ISU creates emerging global diseases minor

Michaela Saunders

A team of 20 faculty in more than 10 departments representing four ISU colleges have worked to create a new minor – emerging global diseases – that was approved by the Board of Regents at the September meeting.

The new minor is designed to give students in a variety of majors practical and unique experience.

Jeffrey Beetham, associate professor of veterinary pathology, wrote the proposal for the Board of Regents meeting. He said the program, possibly the first of its kind, has a lot of potential for students.

“To our knowledge, this program is novel,” he said.

Through the cooperation and collaboration of the colleges of Liberal Arts and Sciences, Agriculture, Veterinary Medicine and Family and Consumer Sciences, the minor in emerging global diseases will give students an intense look at all aspects of disease.

According to Beetham’s proposal, all of the classes required for the minor already exist at Iowa State. The minor will just organize them for students, making it easier to design a program that will fit each student’s interests and goals.

Robert Barak, interim executive director of the Board of Regents, said using existing classes will provide students will more options and opportunities “without expending a lot of extra funds.”

The minor will be open to all undergraduate students, regardless of their major.

*WHAT YOU NEED TO DO:*
A. In the article on the emerging global diseases minor, who wrote the proposal presented to the Board of Regents?
B. Render this sentence from the article on the emerging global diseases minor in Spanish: "The minor will be open to all undergraduate students, regardless of their major."
C. Write the next few paragraphs of the article on Iowa State's emerging global diseases minor, picking up after its final sentence.
The material that comes after this has no connection to the article on Iowa State's new minor.

*DATA UNDER STUDY:*

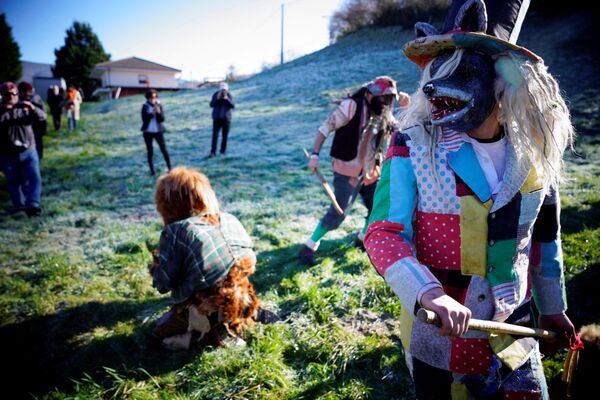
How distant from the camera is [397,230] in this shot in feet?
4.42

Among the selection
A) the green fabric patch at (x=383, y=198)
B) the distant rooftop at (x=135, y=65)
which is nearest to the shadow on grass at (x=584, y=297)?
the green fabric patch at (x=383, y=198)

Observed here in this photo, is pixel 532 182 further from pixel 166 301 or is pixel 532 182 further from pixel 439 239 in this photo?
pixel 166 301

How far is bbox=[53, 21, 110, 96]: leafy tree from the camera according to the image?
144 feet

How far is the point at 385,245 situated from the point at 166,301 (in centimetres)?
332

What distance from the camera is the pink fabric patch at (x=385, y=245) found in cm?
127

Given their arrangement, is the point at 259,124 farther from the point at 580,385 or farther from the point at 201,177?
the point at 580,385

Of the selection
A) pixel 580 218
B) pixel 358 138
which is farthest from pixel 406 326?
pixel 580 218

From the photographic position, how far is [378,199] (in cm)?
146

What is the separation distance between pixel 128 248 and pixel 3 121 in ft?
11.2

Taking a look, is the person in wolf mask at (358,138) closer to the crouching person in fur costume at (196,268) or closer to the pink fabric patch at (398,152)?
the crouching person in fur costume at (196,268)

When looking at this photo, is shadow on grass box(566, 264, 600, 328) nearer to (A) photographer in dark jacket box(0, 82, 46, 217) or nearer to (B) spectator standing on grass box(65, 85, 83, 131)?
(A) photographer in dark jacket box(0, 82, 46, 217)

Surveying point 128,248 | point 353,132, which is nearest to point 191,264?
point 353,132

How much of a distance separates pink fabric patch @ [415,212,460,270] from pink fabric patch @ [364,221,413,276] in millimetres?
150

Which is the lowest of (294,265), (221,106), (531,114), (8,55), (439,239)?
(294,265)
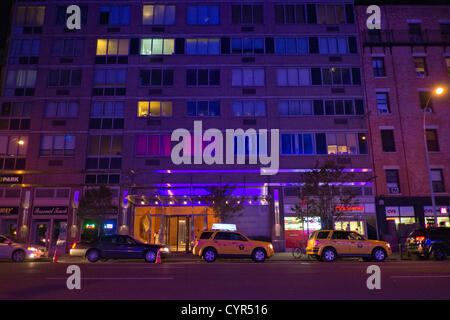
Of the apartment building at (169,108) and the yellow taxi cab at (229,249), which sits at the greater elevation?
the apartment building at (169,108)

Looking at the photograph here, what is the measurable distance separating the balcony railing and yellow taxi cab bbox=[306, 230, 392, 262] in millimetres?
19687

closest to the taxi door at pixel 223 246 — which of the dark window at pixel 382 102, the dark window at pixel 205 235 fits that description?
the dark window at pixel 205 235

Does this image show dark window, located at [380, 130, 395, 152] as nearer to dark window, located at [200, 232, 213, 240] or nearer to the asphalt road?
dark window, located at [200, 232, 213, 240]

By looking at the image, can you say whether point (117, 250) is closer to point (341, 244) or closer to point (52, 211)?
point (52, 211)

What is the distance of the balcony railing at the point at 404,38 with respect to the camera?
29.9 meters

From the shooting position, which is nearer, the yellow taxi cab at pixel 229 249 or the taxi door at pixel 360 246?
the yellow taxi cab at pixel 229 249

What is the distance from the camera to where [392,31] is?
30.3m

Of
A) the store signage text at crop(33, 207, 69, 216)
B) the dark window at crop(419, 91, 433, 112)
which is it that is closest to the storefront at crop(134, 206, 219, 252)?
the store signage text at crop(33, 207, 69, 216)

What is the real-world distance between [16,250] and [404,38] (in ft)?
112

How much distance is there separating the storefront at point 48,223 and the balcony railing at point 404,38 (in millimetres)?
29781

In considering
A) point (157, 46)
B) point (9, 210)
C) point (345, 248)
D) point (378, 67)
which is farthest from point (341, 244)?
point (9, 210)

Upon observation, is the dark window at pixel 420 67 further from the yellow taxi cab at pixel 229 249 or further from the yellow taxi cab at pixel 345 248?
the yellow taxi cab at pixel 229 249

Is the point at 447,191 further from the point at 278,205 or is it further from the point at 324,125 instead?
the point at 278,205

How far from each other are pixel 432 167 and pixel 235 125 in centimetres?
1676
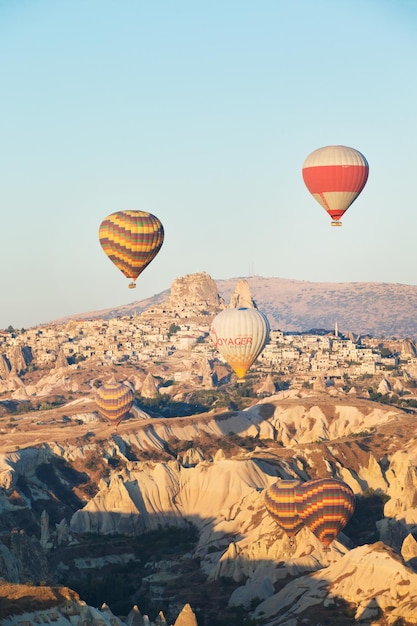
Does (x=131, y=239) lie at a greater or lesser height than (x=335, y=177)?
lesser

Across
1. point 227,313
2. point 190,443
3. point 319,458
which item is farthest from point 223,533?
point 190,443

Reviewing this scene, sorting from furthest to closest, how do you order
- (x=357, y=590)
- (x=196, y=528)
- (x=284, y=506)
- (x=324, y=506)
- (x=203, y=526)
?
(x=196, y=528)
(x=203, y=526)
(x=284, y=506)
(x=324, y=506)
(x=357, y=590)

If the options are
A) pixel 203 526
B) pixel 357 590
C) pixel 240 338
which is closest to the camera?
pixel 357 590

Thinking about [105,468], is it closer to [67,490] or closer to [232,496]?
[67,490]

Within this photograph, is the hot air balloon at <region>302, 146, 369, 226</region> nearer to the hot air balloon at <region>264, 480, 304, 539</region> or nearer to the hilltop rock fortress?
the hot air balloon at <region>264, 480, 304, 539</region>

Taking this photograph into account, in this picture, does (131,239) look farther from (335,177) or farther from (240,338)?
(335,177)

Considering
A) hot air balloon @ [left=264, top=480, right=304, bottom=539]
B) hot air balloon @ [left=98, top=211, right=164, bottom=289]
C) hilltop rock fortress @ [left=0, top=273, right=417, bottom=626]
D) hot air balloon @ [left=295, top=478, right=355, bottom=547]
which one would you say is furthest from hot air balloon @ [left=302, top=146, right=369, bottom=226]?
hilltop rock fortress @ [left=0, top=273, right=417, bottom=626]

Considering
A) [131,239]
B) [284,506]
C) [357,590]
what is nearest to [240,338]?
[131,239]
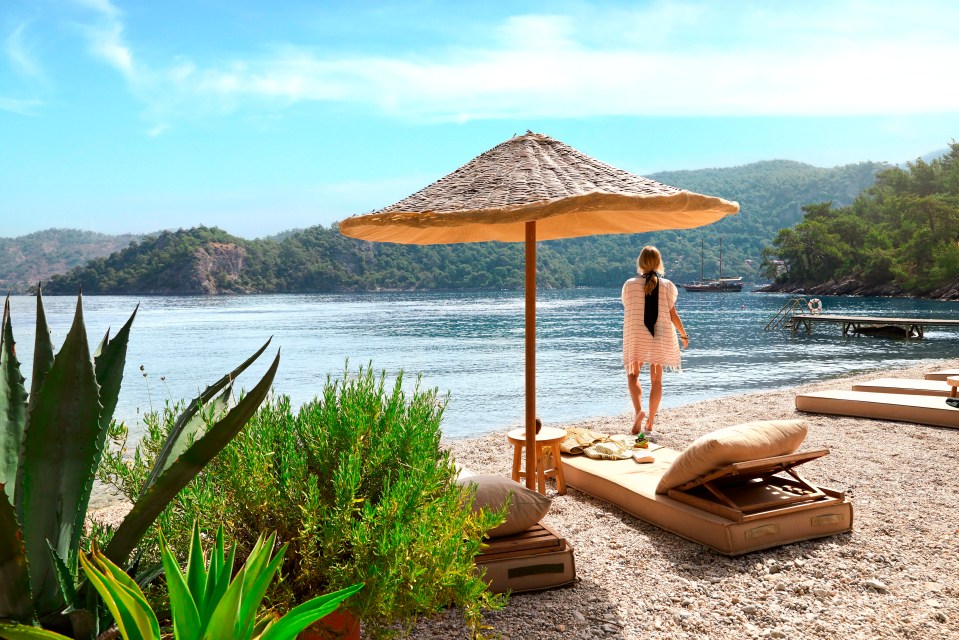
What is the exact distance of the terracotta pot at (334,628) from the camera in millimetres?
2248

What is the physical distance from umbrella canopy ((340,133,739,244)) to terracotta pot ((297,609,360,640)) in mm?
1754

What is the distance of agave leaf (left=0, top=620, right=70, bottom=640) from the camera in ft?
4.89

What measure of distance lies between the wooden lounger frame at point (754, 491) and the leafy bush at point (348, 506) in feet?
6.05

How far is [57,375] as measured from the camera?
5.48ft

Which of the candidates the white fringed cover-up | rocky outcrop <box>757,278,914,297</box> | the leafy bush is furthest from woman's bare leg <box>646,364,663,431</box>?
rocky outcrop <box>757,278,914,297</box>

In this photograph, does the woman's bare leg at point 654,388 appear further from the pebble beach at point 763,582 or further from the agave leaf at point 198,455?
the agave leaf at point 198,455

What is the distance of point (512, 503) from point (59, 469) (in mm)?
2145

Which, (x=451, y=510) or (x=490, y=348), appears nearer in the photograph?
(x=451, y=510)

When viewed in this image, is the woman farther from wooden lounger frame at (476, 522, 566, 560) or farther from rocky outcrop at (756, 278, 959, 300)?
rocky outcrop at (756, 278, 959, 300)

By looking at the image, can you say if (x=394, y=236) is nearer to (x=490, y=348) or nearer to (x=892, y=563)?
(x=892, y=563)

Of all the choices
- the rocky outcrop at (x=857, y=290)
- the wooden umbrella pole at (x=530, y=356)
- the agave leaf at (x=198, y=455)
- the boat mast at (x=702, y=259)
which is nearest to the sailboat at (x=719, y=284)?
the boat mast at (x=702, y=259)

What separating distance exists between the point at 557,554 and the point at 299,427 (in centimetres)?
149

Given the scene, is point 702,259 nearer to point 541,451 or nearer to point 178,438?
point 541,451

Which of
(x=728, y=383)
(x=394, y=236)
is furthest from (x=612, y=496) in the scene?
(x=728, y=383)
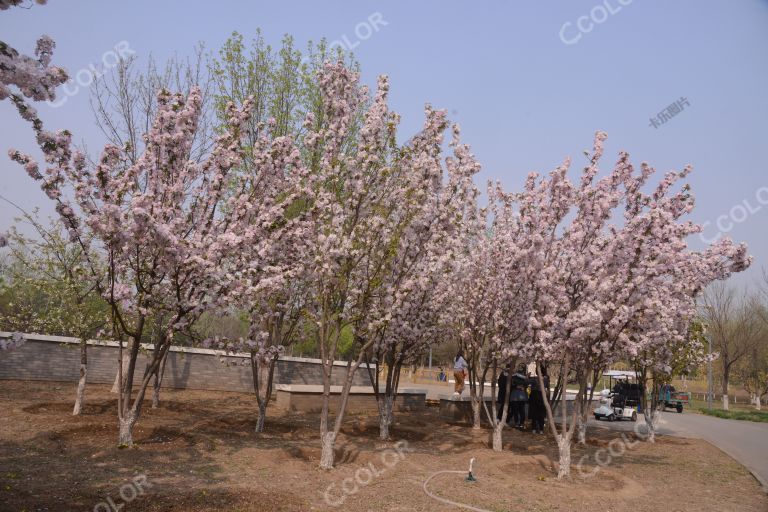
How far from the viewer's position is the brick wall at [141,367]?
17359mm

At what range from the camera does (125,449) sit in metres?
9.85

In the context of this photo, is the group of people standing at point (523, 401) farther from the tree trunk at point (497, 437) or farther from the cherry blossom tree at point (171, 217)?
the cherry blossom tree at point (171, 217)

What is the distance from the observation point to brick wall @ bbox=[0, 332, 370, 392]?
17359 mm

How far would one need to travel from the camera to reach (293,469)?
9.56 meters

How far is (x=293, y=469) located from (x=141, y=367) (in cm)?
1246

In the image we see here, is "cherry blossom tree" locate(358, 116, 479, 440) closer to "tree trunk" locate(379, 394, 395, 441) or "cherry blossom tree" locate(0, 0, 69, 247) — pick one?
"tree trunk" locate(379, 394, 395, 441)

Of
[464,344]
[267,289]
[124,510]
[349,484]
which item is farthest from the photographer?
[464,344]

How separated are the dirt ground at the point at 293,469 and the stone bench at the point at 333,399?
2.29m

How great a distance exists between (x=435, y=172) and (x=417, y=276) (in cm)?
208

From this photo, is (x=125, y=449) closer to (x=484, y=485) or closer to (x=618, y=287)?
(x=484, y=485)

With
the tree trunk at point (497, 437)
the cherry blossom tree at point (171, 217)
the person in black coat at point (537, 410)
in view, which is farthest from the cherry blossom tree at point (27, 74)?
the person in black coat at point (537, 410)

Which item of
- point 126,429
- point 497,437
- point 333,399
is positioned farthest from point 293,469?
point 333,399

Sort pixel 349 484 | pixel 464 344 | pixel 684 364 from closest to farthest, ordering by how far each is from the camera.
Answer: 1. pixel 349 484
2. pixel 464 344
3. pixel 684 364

*TASK-BY-TASK ANSWERS:*
A. Jeffrey Beetham, associate professor of veterinary pathology.

B. El minor estará abierto a todos los estudiantes de licenciatura, sin importar su carrera principal.

C.
“We will start with the broad picture and then tailor course- work to each student’s interest in the best way possible,” Beetham said.

Classes involved will be both hard and social sciences, he said.

“There will be fundamental science, but also epidemiological, cultural and societal studies are necessary,” Beetham said. “The program doesn’t relate only to the host as a biological system, but also to the host’s environment and culture.”

The minor will be tailored to each student’s interest because, as Beetham explained, the faculty involved realize the interests for an anthropology or economics student are most likely very different than the interests of a pre-medicine or pre-veterinary medicine student. The minor will be applicable to those majors as well as several others, he said.

Although there was no specific student focus group, Beetham said about 40 students have expressed interest in the minor.

“This is topical – there is awareness out there of how serious the problem of emerging diseases is,” he said. “This impacts a lot of people.”

Students in the emerging global diseases minor will be encouraged to study abroad, Beetham said.

“The university has a real emphasis on globalizing the curriculum,” he said. “This fits in with that mission of global experience very well.”

As the program grows, plans will be put in place to involve faculty at both the University of Iowa and University of Northern Iowa.

Barak said the regents like this sort of collaboration of universities, because it can enhance quality.

“We like to see them working together, because the expertise at one university often compliments the expertise at the other universities,” he said.